▸ **WHAT IS EXPECTED**: Render the records from the line containing "The given camera" through the end of the records, both included, as a Markdown table with the columns Number and Record line, leaving out blank lines.

══ TASK INPUTS ══

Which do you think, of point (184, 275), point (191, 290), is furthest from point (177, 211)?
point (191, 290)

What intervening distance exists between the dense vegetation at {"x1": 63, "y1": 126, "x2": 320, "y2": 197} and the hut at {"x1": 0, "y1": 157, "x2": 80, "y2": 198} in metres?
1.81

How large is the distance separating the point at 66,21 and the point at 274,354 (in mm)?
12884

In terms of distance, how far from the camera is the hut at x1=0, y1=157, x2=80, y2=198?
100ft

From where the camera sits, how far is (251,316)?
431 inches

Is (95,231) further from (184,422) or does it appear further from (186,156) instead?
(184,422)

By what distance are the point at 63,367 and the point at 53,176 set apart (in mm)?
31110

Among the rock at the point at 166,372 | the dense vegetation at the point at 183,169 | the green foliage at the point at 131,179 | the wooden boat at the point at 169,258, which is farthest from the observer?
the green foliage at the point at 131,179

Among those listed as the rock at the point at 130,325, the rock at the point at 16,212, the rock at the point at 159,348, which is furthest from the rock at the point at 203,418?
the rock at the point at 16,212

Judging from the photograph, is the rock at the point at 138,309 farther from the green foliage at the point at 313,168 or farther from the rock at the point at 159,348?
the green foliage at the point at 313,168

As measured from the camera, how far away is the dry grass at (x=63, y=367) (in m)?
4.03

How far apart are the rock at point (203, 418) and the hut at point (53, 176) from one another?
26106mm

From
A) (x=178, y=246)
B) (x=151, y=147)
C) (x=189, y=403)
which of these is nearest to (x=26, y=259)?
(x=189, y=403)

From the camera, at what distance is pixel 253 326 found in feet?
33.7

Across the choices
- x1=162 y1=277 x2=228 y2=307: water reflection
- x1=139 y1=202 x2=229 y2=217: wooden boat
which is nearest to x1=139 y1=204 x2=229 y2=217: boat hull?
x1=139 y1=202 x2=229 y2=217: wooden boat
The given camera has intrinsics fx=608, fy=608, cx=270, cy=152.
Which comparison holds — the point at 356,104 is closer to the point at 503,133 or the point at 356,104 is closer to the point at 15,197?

═══

▸ **ANSWER TO THIS TASK**:
| Number | Record line |
|---|---|
| 1 | The given camera has intrinsics fx=608, fy=608, cx=270, cy=152. |
| 2 | Which comparison holds — the point at 356,104 is closer to the point at 503,133 or the point at 356,104 is closer to the point at 15,197? |